# ACTION ITEM
Filter the entries, keeping every line with the word "width".

# WORKING DATA
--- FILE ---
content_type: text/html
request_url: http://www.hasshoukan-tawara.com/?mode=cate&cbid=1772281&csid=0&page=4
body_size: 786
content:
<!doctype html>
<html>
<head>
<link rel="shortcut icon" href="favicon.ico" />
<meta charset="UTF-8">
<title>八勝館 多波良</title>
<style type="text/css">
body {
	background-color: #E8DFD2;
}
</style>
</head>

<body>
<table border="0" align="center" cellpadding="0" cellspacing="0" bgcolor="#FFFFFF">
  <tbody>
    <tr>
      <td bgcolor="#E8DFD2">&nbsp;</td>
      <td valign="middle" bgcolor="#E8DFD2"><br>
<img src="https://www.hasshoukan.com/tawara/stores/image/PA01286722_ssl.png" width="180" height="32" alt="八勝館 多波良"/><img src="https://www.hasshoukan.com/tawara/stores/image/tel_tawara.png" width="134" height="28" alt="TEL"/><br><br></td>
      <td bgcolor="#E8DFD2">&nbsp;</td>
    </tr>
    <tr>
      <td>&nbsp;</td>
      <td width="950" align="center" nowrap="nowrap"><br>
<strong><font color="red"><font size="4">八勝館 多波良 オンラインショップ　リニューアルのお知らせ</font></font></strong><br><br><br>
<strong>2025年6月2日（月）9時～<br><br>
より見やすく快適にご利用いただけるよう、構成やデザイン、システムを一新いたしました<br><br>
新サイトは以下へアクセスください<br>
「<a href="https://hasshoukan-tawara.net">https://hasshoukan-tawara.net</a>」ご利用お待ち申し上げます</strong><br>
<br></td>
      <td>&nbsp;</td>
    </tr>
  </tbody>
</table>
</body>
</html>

# EXPECTED OUTPUT
<img src="https://www.hasshoukan.com/tawara/stores/image/PA01286722_ssl.png" width="180" height="32" alt="八勝館 多波良"/><img src="https://www.hasshoukan.com/tawara/stores/image/tel_tawara.png" width="134" height="28" alt="TEL"/><br><br></td>
      <td width="950" align="center" nowrap="nowrap"><br>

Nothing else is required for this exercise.